Feeding your gut bacteria well means eating plenty of fibre from a variety of plants, fermented foods where tolerated, and limiting ultra-processed foods and excess sugar. Vanda's Kitchen's Filipino heritage leans naturally into fermented ingredients — lightly pickled vegetables, vinegar-based preparations, and traditionally fermented condiments all support gut health when incorporated into a balanced diet.

Vanda's Kitchen prepares fresh, independently halal-certified and nut-free food across London. Browse our catering shop or WhatsApp the kitchen.

Foods and Habits That Worsen Anxiety

Just as some foods calm, others exacerbate. Caffeine is the most significant: it directly stimulates the central nervous system and can trigger or worsen anxiety, particularly in people who are sensitive. Energy drinks, which combine caffeine with high sugar and often other stimulants, are especially problematic. If you notice a connection between coffee intake and anxious feelings, experimenting with reducing intake — or switching to matcha, which releases caffeine more slowly — is worth trying.

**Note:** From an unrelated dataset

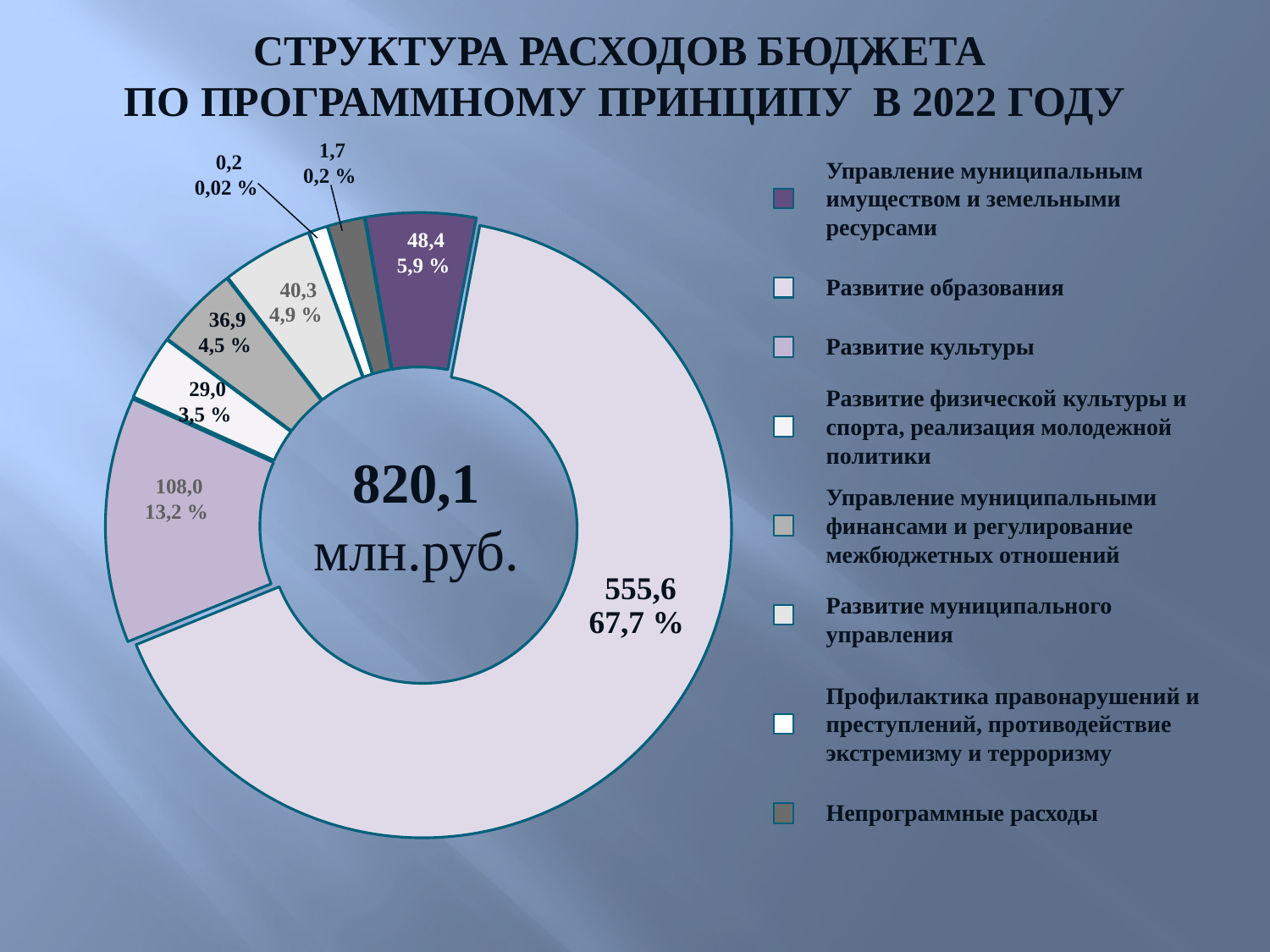
How many categories does the legend list? 8 Which is larger, the value for Развитие муниципального управления or for Управление муниципальными финансами и регулирование межбюджетных отношений? Развитие муниципального управления What kind of chart is shown on the slide? Doughnut (pie) chart What total is shown in the centre of the chart? 820,1 млн.руб. What is the value for Непрограммные расходы? 1,7 Which category has the smallest slice? Профилактика правонарушений и преступлений, противодействие экстремизму и терроризму What is the value for Развитие культуры? 108,0 What is the value for Развитие образования? 555,6 What share of the total does Развитие образования account for? 67,7 % What percentage is shown for Управление муниципальным имуществом и земельными ресурсами? 5,9 % What is the difference between the values for Развитие культуры and Управление муниципальным имуществом и земельными ресурсами? 59,6 Which category has the largest slice? Развитие образования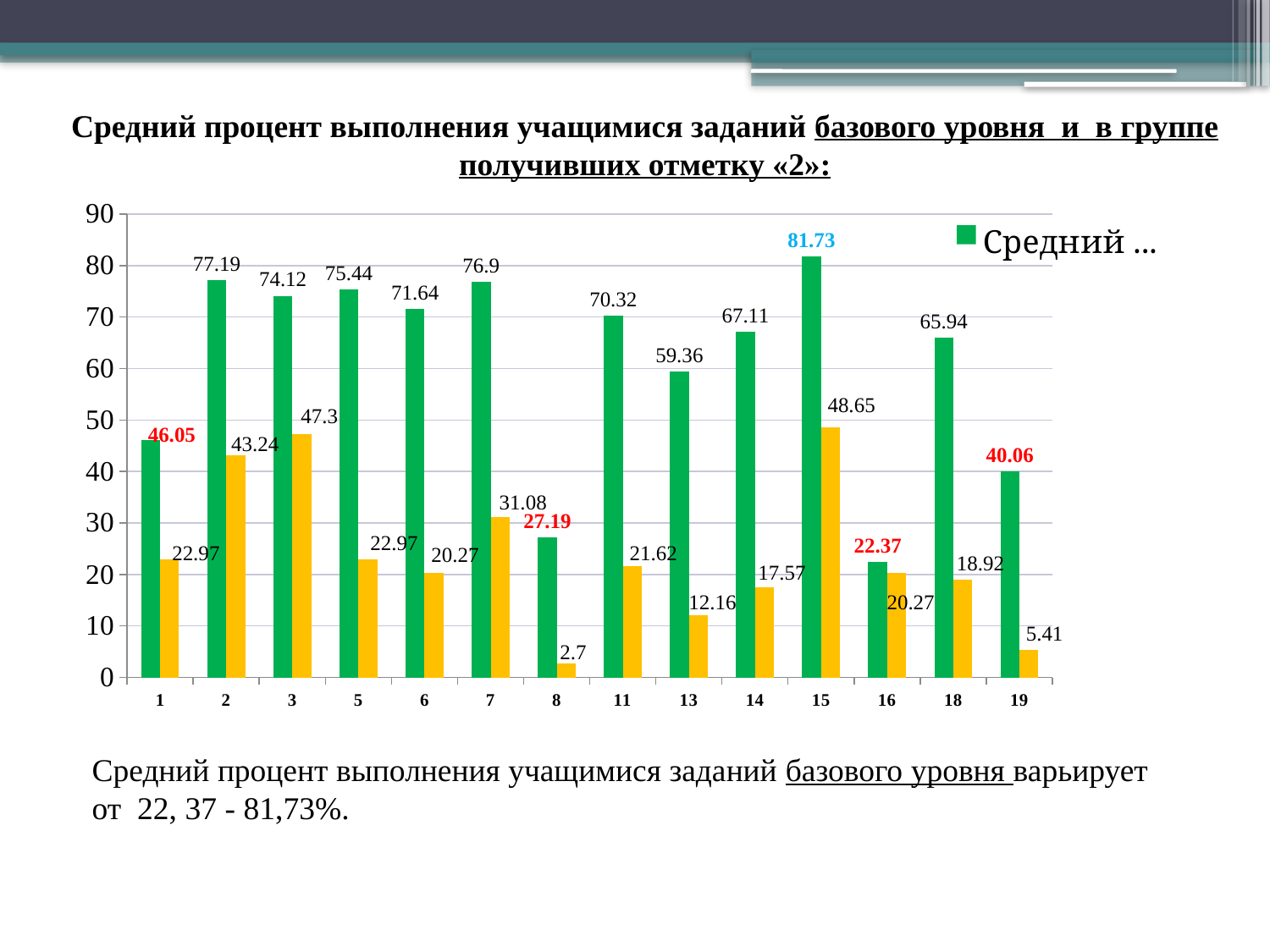
Which category has the highest green bar? 15 How many categories are shown on the x axis? 14 Which has the larger green bar, category 2 or category 7? 2 What is the value of the yellow bar for category 19? 5.41 What is the difference between the green bar and the yellow bar for category 1? 23.08 What is the value of the green bar for category 15? 81.73 Which category has the lowest yellow bar? 8 Which category has the lowest green bar? 16 What is the difference between the green bar for category 15 and the green bar for category 16? 59.36 Which category has the highest yellow bar? 15 What is the value of the yellow bar for category 8? 2.7 What kind of chart is shown on the slide? bar chart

Alcohol, despite feeling calming initially, disrupts sleep, depletes B vitamins, and increases anxiety in the days following consumption. Many people who drink to manage anxiety find it gradually worsens baseline anxiety over time.

Ultra-processed foods — high in additives, refined oils, and sugar — are increasingly linked to poor mental health outcomes in large population studies. Swapping even a portion of daily ultra-processed intake for whole or minimally processed food tends to produce measurable mood improvements.

Practical Changes for Busy Londoners

If you work in the City and your lunch is either grabbed hastily or skipped entirely, the cumulative effect on mood and anxiety can be significant. Prioritising a proper midday meal — with protein, fibre, and healthy fats — helps stabilise energy and cortisol for the entire afternoon.

Vanda's Kitchen at Selfridges Food Hall, close to St Paul's Cathedral in EC4, is built around exactly this kind of nourishing, balanced food. Halal-certified, completely nut-free, and prepared with whole ingredients, the menu is designed for people who want food that genuinely supports how they feel — not just fills a gap.

Small dietary shifts compound over time. You do not need a perfect diet to reduce anxiety — you need a consistent one. Regular meals, adequate protein, plenty of plants, and less caffeine and sugar will give your nervous system what it needs to stay balanced.